The invention relates to a process and a system for controlling a device for gripping tires in an unknown arrangement. In order to optimize the gripping of a target tire for which a target location must be identified, the invention uses few-shot learning to construct images of overlapping tires without any knowledge of their precise configuration.
In the field of tire sorting, tire arrangements exist that make the tires easier to handle and that allow them to be optimally stored in the available storage space. With reference to
Other types of tire storage are also known for transporting such tires in containers. In one tire storage embodiment called “storage in rolls”, the tires are stored next to one another on their tread along a common horizontal axis. In one tire storage embodiment called “storage in stacks”, the tires are stacked next to one another on their sidewalls along a common vertical axis.
Automated solutions exist for stacking the tires in containers according to the selected type of storage. These solutions incorporate the visual control of a robot in the context of seizing tires by gripping them.

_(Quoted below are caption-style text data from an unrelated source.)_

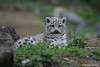 A regal snow leopard cub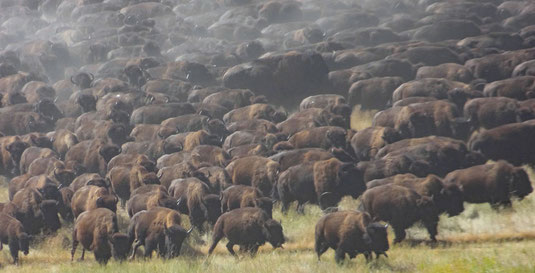 Buffalo Roundup im Custer State Park, 25. September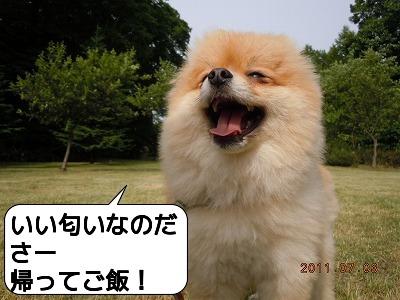 DSCN3766.jpg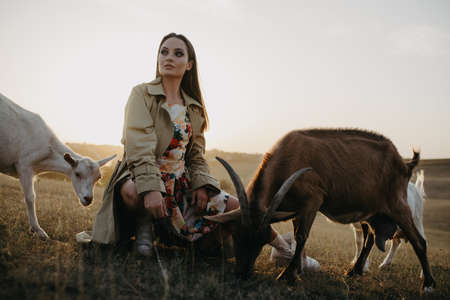 Handsome female shepherdess sits in a pasture among a herd of goats at sunset.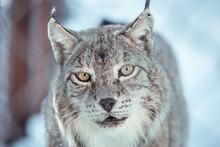 Wild Dangerous Lynx Running On...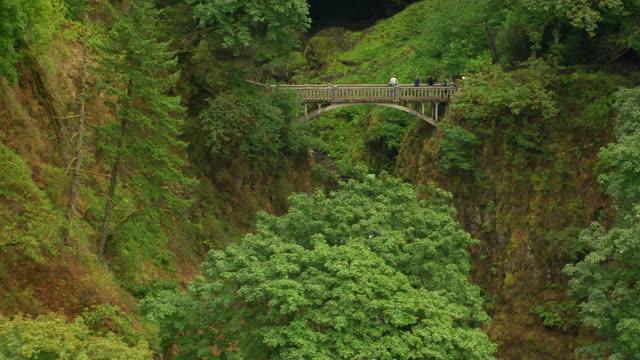 vídeos y material grabado en eventos de stock de ms aerial multnomah falls to reveal lower falls footbridge and upper falls / oregon, united states - cascadas de multnomah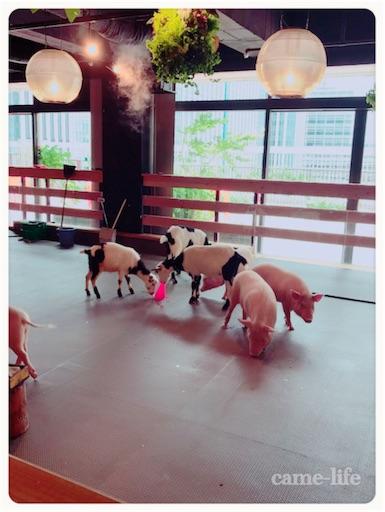 f:id:tsuki_neko:20180711091030j:image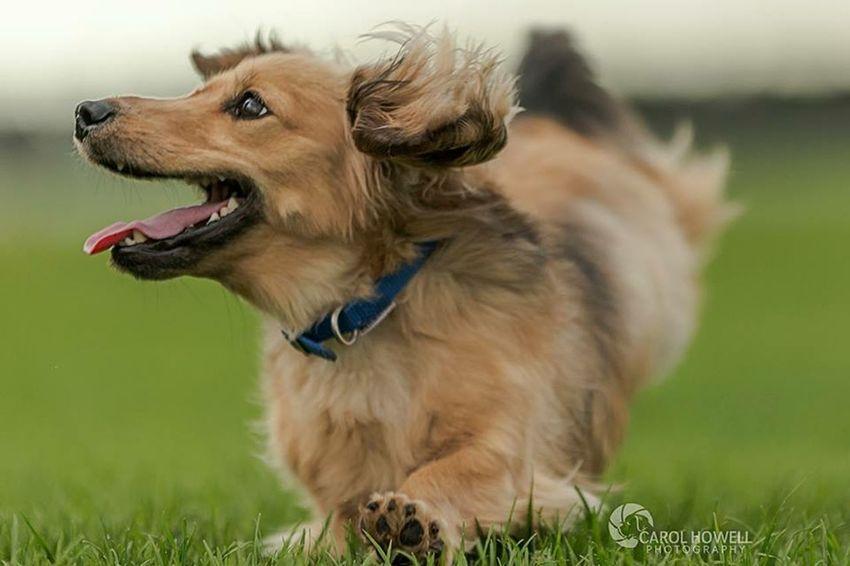I wish I could remember his name! Uk Wolfe Does UK Dachshund Happy Pets Corner Pet Photography
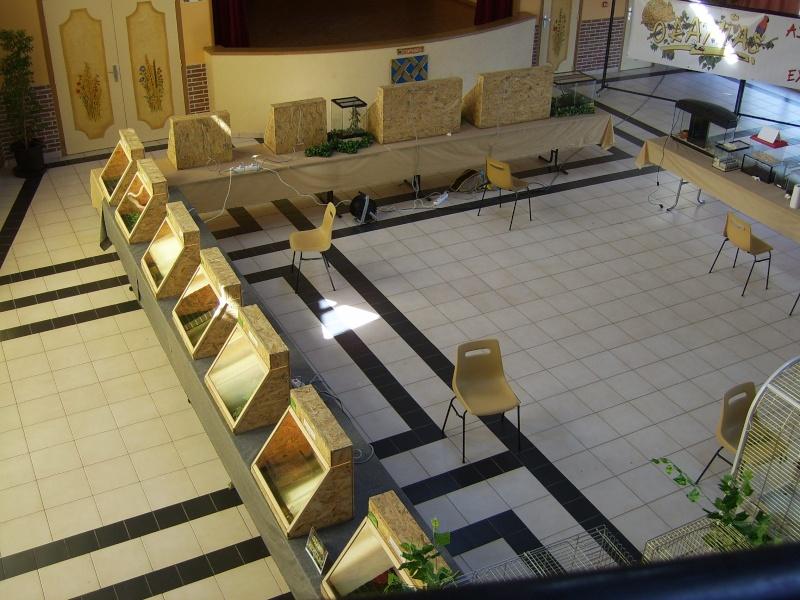 2006 - 07 - le 02 - Exposition à Bailleul sir-Berthoult (62) Sv101910
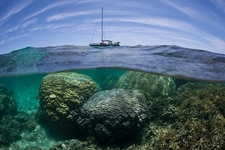 New Caledonia Shallow Reef FR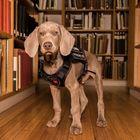 """Un cane """"assunto"""" dal Museum of Fine Arts di Boston: scoverà tarme e parassiti"""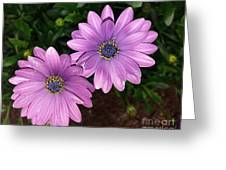 Love Daisies Greeting Card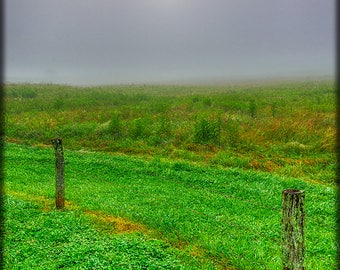 VERTICAL -- CLICK To See.  Foggy Dawn E245.  Smoky Mountains, Dawn, Fog, Sun, Spring, Green, Vertical, Portrait Format, Fence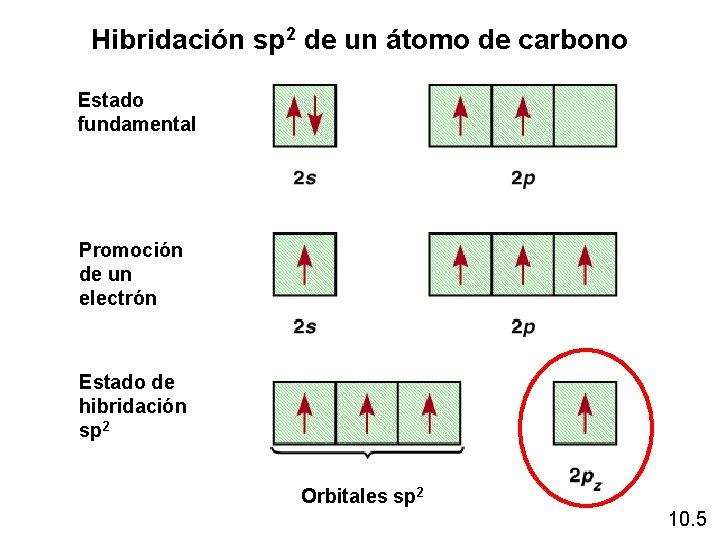 Hibridación sp 2 de un átomo de carbono Estado fundamental Promoción de un electrón
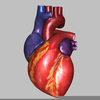 The Human Heart Clipart Image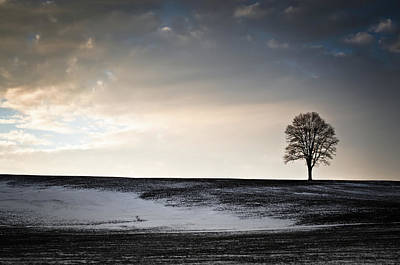 Photograph - Lonesome Tree On A Hill IIi by David Sutton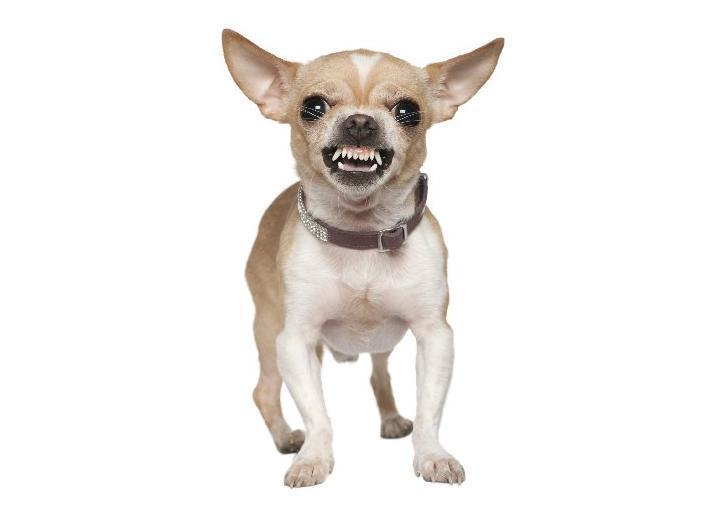 chihuahua primal canine dog training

Examples are provided in U.S. Pat. No. 8,244,400 (which discloses a device for the automated stacking of tires on a support that includes a handling device with one or more gripping tool(s) that are coupled for receiving and placing the tires), in U.S. Pat. No. 8,538,579 (which discloses a depalletization system for implementing a process for de-palletizing tires set down on a support, with the system being guided by a robot with a gripping tool), and in U.S. Pat. No. 9,440,349 (which discloses an automatic loader/unloader of tires for stacking them into/unstacking them from a trailer, including an industrial robot capable of a selective articulated movement).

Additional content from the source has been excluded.